Exogenous Ketosis Impairs 30-min Time-Trial Performance Independent of Bicarbonate Supplementation.

Med Sci Sports Exerc

Exercise Physiology Research Group, Department of Movement Sciences, KU Leuven, Leuven, BELGIUM.

Published: May 2021

AI Article Synopsis

  • The study explored the effects of coingesting sodium bicarbonate (NaHCO3) with ketone ester (KE) on athletic performance during high-intensity cycling.
  • The results indicated that while KE elevated blood ketone levels, it also caused a significant drop in blood pH and bicarbonate, leading to mild ketoacidosis.
  • Coingestion of NaHCO3 mitigated these acid-base disturbances but did not improve performance compared to the control group, suggesting that KE may have a slight negative effect during high-intensity efforts.

Article Abstract

Purpose: We recently demonstrated that coingestion of NaHCO3 to counteract ketoacidosis resulting from oral ketone ester (KE) intake improves mean power output during a 15-min time trial (TT) at the end of a 3-h cycling race by ~5%. This ergogenic effect occurred at a time when blood ketone levels were low, as ketosis was only induced during the initial ~2 h of the race. Therefore, in the current study, we investigated whether performance also increases if blood ketone levels are increased in the absence of ketoacidosis during high-intensity exercise.
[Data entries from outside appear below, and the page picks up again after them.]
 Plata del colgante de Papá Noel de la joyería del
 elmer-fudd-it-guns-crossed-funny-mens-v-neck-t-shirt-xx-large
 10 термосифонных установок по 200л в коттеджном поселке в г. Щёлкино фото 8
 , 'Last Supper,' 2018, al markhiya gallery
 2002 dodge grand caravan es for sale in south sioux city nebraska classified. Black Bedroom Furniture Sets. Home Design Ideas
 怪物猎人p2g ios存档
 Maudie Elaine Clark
Methods: In a double-blind crossover design, 14 well-trained male cyclists completed a 30-min TT (TT30') followed by an all-out sprint at 175% of lactate threshold (SPRINT). Subjects were randomized to receive (i) 50 g KE, (ii) 180 mg·kg-1 body weight NaHCO3 (BIC), (iii) KE + BIC, or (iv) a control drink (CON).
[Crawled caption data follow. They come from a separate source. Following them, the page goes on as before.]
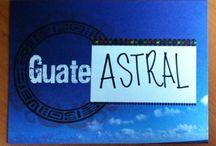 Guatelinda / ¿Cómo describirías a Guatemala en una palabra? How would you describe Guatemala in just one word? / by VisitGuatemala Heart Of The Mayan World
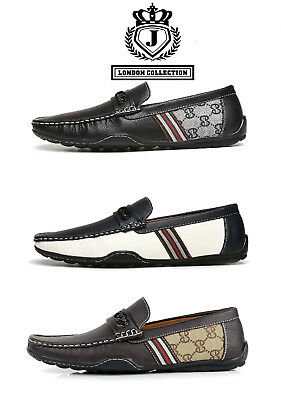 Mens Slip On Driving Shoes Casual Boat Deck Moccasin Italian Designer Loafers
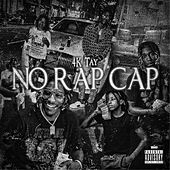 No Rap Cap de 4Ktay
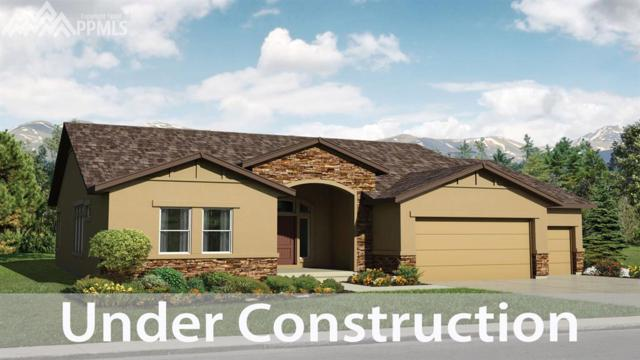 12668 Pensador Drive, Colorado Springs, CO 80921 (#1135727) :: The Hunstiger Team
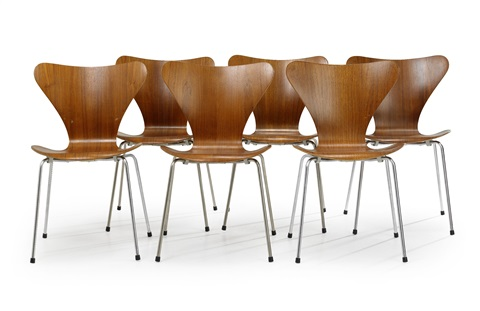 sjuan stolar set of 6 by arne jacobsen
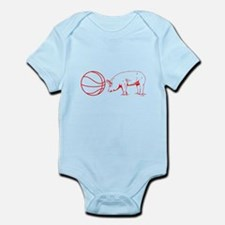 BALL HOG Infant Bodysuit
Results: KE ingestion increased blood d-ß-hydroxybutyrate to ~3-4 mM during the TT30' and SPRINT (P < 0.001 vs CON). In KE, blood pH and bicarbonate concomitantly dropped, causing 0.05 units lower pH and 2.6 mM lower bicarbonate in KE compared with CON during the TT30' and SPRINT (P < 0.001 vs CON). BIC coingestion resulted in 0.9 mM higher blood d-ß-hydroxybutyrate (P < 0.001 vs KE) and completely counteracted ketoacidosis during exercise (P > 0.05 vs CON). Mean power output during TT30' was similar between CON and BIC at 281 W, but was 1.5% lower in the KE conditions (main effect of KE: P = 0.03). Time to exhaustion in the SPRINT was ~64 s in CON and KE and increased by ~8% in the BIC conditions (main effect of BIC: P < 0.01).

Discussion: Neutralization of acid-base disturbance by BIC coingestion is insufficient to counteract the slightly negative effect of KE intake during high-intensity exercise.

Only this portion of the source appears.